Victoria's north-east has been hit hard by torrential rain and flash flooding as intense storms sweep across the state, delivering up to a month's worth of rain in a single day and stranding cars on a major freeway.
- A flood warning is in place for the Wangaratta area, including the Hume Freeway
- There have been reports of flash flooding at some intersections in Melbourne
- A severe weather warning for heavy rainfall is in place for much of the state
A low-pressure system across Victoria has created a deluge which is expected to bring increasing rain throughout the afternoon.
In Queensland, destructive winds, flooding and wild weather is expected to batter the state as Tropical Cyclone Owen intensifies into a category-three system.
At least 100 cars have been caught in flash flooding on the Hume Freeway north of Wangaratta, in north-eastern Victoria, when they were caught out by heavy rainfall.
Victoria's Emergency Management Commissioner Andrew Crisp said 17 people have had to be rescued by helicopter from the Hume near Wangaratta.
"What we've seen today, some people have made some foolish decisions because what we've finished up with is about 100 people that have been trapped on the Hume Highway in their vehicles and on their vehicles," he said.
Mr Crisp said the helicopter rescues would be expensive.
"It's thousands and thousands of dollars that have been committed to these rescues that have happened today and again, that's why we have those services, that's why we have those specialists, but let's save them for what they're actually really needed to do," he said.
With more rain forecast, Mr Crisp urged people not to walk or drive in floodwaters.
"We know we're not out of the woods yet.
"There's still more rain to come across the north-east and we know potentially we'll see more rain tomorrow," Mr Crisp said.
"I've never seen anything like this before," said talkback caller Denis, speaking to ABC Radio Goulburn Murray.
"The southbound [side of the freeway] is high enough so that's clear but [on the] northbound [side], they're turning off people at the Rutherglen Rd from Wangaratta.
"I can actually see peaks of blue sky above Wangaratta."
Denis said some people climbed out onto the roofs of their vehicles until they could be rescued.

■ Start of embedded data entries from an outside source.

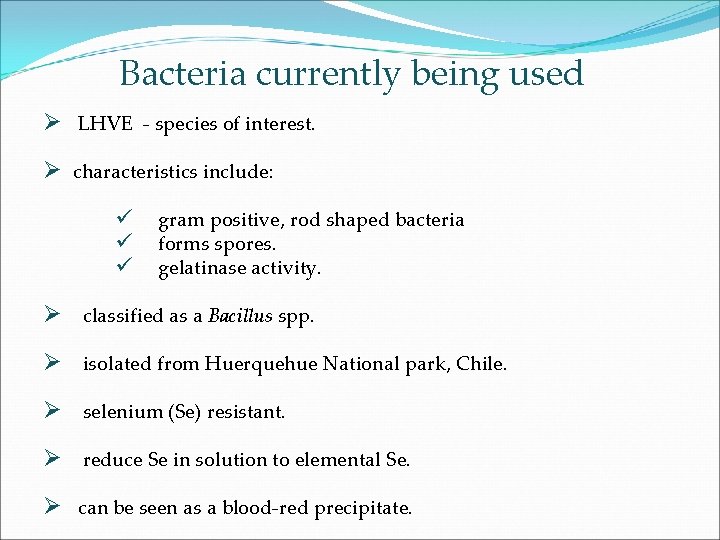 Bacteria currently being used

➢ LHVE - species of interest.

➢ characteristics include:

✓ gram positive, rod shaped bacteria
✓ forms spores.
✓ gelatinase activity.

➢ classified as a Bacillus spp.

➢ isolated from Huerquehue National park, Chile.

➢ selenium (Se) resistant.

➢ reduce Se in solution to elemental Se.

➢ can be seen as a blood-red precipitate.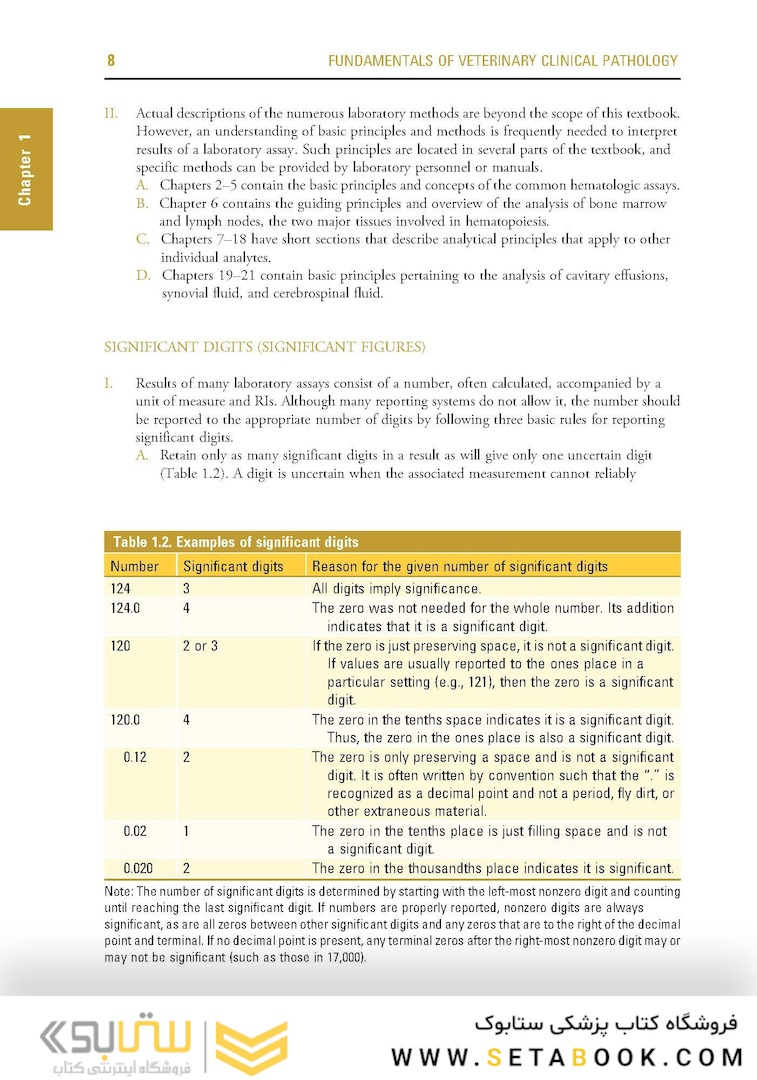 8

FUNDAMENTALS OF VETERINARY CLINICAL PATHOLOGY

Chapter 1

II. Actual descriptions of the numerous laboratory methods are beyond the scope of this textbook. However, an understanding of basic principles and methods is frequently needed to interpret results of a laboratory assay. Such principles are located in several parts of the textbook, and specific methods can be provided by laboratory personnel or manuals.
A. Chapters 2–5 contain the basic principles and concepts of the common hematologic assays.
B. Chapter 6 contains the guiding principles and overview of the analysis of bone marrow and lymph nodes, the two major tissues involved in hematopoiesis.
C. Chapters 7–18 have short sections that describe analytical principles that apply to other individual analytes.
D. Chapters 19–21 contain basic principles pertaining to the analysis of cavitary effusions, synovial fluid, and cerebrospinal fluid.

SIGNIFICANT DIGITS (SIGNIFICANT FIGURES)

I. Results of many laboratory assays consist of a number, often calculated, accompanied by a unit of measure and RIs. Although many reporting systems do not allow it, the number should be reported to the appropriate number of digits by following three basic rules for reporting significant digits.
A. Retain only as many significant digits in a result as will give only one uncertain digit (Table 1.2). A digit is uncertain when the associated measurement cannot reliably

Table 1.2. Examples of significant digits

| Number | Significant digits | Reason for the given number of significant digits |
|---|---|---|
| 124 | 3 | All digits imply significance. |
| 124.0 | 4 | The zero was not needed for the whole number. Its addition indicates that it is a significant digit. |
| 120 | 2 or 3 | If the zero is just preserving space, it is not a significant digit. If values are usually reported to the ones place in a particular setting (e.g., 121), then the zero is a significant digit. |
| 120.0 | 4 | The zero in the tenths space indicates it is a significant digit. Thus, the zero in the ones place is also a significant digit. |
| 0.12 | 2 | The zero is only preserving a space and is not a significant digit. It is often written by convention such that the "." is recognized as a decimal point and not a period, fly dirt, or other extraneous material. |
| 0.02 | 1 | The zero in the tenths place is just filling space and is not a significant digit. |
| 0.020 | 2 | The zero in the thousandths place indicates it is significant. |

Note: The number of significant digits is determined by starting with the left-most nonzero digit and counting until reaching the last significant digit. If numbers are properly reported, nonzero digits are always significant, as are all zeros between other significant digits and any zeros that are to the right of the decimal point and terminal. If no decimal point is present, any terminal zeros after the right-most nonzero digit may or may not be significant (such as those in 17,000).

ستابوک
فروشگاه اینترنتی کتاب
فروشگاه کتاب پزشکی ستابوک
WWW.SETABOOK.COM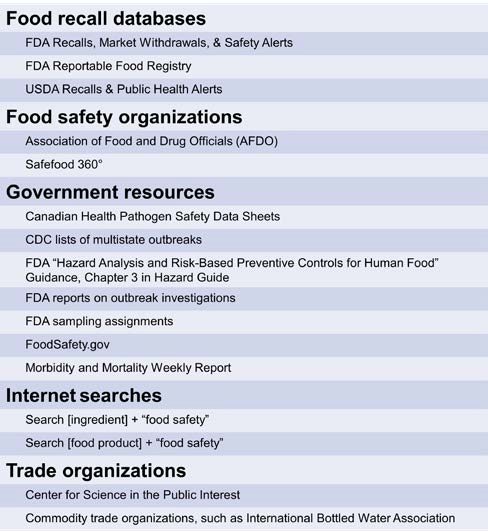 Food recall databases

FDA Recalls, Market Withdrawals, & Safety Alerts

FDA Reportable Food Registry

USDA Recalls & Public Health Alerts

Food safety organizations

Association of Food and Drug Officials (AFDO)

Safefood 360°

Government resources

Canadian Health Pathogen Safety Data Sheets

CDC lists of multistate outbreaks

FDA "Hazard Analysis and Risk-Based Preventive Controls for Human Food" Guidance, Chapter 3 in Hazard Guide

FDA reports on outbreak investigations

FDA sampling assignments

FoodSafety.gov

Morbidity and Mortality Weekly Report

Internet searches

Search [ingredient] + "food safety"

Search [food product] + "food safety"

Trade organizations

Center for Science in the Public Interest

Commodity trade organizations, such as International Bottled Water Association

Several people left stranded by the floodwaters were taken to safety in a high-rail vehicle on train tracks.
They included a pregnant woman and a couple with an infant in a carry-cot.
The vehicle was high enough off the ground to clear the floodwaters on the train tracks.

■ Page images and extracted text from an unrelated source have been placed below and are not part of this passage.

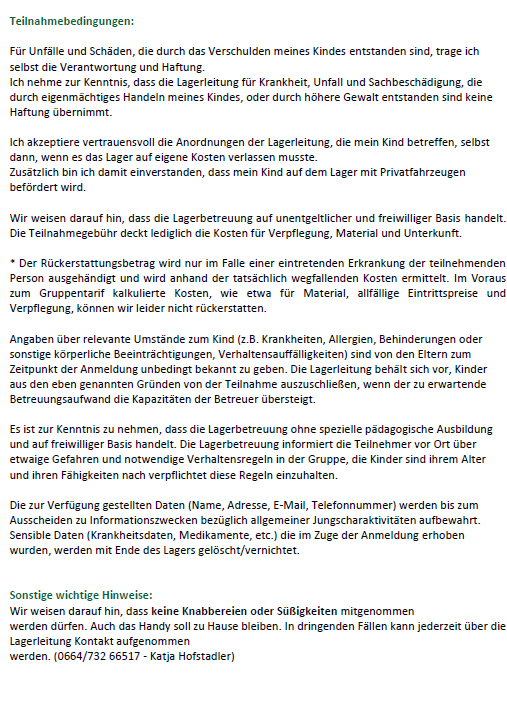 Teilnahmebedingungen:

Für Unfälle und Schäden, die durch das Verschulden meines Kindes entstanden sind, trage ich selbst die Verantwortung und Haftung.
Ich nehme zur Kenntnis, dass die Lagerleitung für Krankheit, Unfall und Sachbeschädigung, die durch eigenmächtiges Handeln meines Kindes, oder durch höhere Gewalt entstanden sind keine Haftung übernimmt.

Ich akzeptiere vertrauensvoll die Anordnungen der Lagerleitung, die mein Kind betreffen, selbst dann, wenn es das Lager auf eigene Kosten verlassen musste.
Zusätzlich bin ich damit einverstanden, dass mein Kind auf dem Lager mit Privatfahrzeugen befördert wird.

Wir weisen darauf hin, dass die Lagerbetreuung auf unentgeltlicher und freiwilliger Basis handelt. Die Teilnahmegebühr deckt lediglich die Kosten für Verpflegung, Material und Unterkunft.

* Der Rückerstattungsbetrag wird nur im Falle einer eintretenden Erkrankung der teilnehmenden Person ausgehändigt und wird anhand der tatsächlich wegfallenden Kosten ermittelt. Im Voraus zum Gruppentarif kalkulierte Kosten, wie etwa für Material, allfällige Eintrittspreise und Verpflegung, können wir leider nicht rückerstatten.

Angaben über relevante Umstände zum Kind (z.B. Krankheiten, Allergien, Behinderungen oder sonstige körperliche Beeinträchtigungen, Verhaltensauffälligkeiten) sind von den Eltern zum Zeitpunkt der Anmeldung unbedingt bekannt zu geben. Die Lagerleitung behält sich vor, Kinder aus den eben genannten Gründen von der Teilnahme auszuschließen, wenn der zu erwartende Betreuungsaufwand die Kapazitäten der Betreuer übersteigt.

Es ist zur Kenntnis zu nehmen, dass die Lagerbetreuung ohne spezielle pädagogische Ausbildung und auf freiwilliger Basis handelt. Die Lagerbetreuung informiert die Teilnehmer vor Ort über etwaige Gefahren und notwendige Verhaltensregeln in der Gruppe, die Kinder sind ihrem Alter und ihren Fähigkeiten nach verpflichtet diese Regeln einzuhalten.

Die zur Verfügung gestellten Daten (Name, Adresse, E-Mail, Telefonnummer) werden bis zum Ausscheiden zu Informationszwecken bezüglich allgemeiner Jungscharaktivitäten aufbewahrt. Sensible Daten (Krankheitsdaten, Medikamente, etc.) die im Zuge der Anmeldung erhoben wurden, werden mit Ende des Lagers gelöscht/vernichtet.

Sonstige wichtige Hinweise:
Wir weisen darauf hin, dass keine Knabbereien oder Süßigkeiten mitgenommen werden dürfen. Auch das Handy soll zu Hause bleiben. In dringenden Fällen kann jederzeit über die Lagerleitung Kontakt aufgenommen werden. (0664/732 66517 - Katja Hofstadler)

The State Emergency Service (SES) said it had received more than 400 calls for help.
Relief centres have opened in Wangaratta, Chiltern and Wodonga for people affected by flooding.
SES chief officer Tim Wiebusch joined Mr Crisp in pleading with motorists to steer clear of floodwaters.
"We're responding to people who have driven into floodwaters yet again," Mr Wiebusch said.
He said the Hume Freeway is likely to be affected by flooding for the next 48 hours.
But he said many other local roads in the north-east had been cut off by floodwaters.
"We're advising people to be aware of your conditions, drive to the conditions and don't attempt to drive through flash floodwaters," he said.
More rain on the way
Everton, 20 kilometres south-east of Wangaratta, received the day's highest rainfall total of 165 millimetres.
Carboor Upper, south of Wangaratta, received 125 millimetres.
Eldorado, east of Wangaratta, received 110 millimetres and 84 millimetres fell at Mount Buffalo.
The BOM said another area of heavy rain will develop during Friday morning.
Areas that may be affected include Mildura, Horsham, Warrnambool, Bendigo, Shepparton, Seymour, Maryborough, Ballarat, Geelong, Melbourne, Wodonga, Wangaratta, Traralgon and Bairnsdale.
Emergency services have issued a flood warning for Wangaratta, Byawatha, Peechelba, Markwood, Everton, Carboor, Moyhu and surrounding areas including the Hume Freeway.
The warning said that heavy rainfall was causing localised flash flooding, and urged people to immediately move indoors away from floodwaters.
Melbourne has also received plenty of rain, with 48 millimetres recorded at Sandringham in the city's south, 47 millimetres at Keilor in the north-west and 33 millimetres in the city.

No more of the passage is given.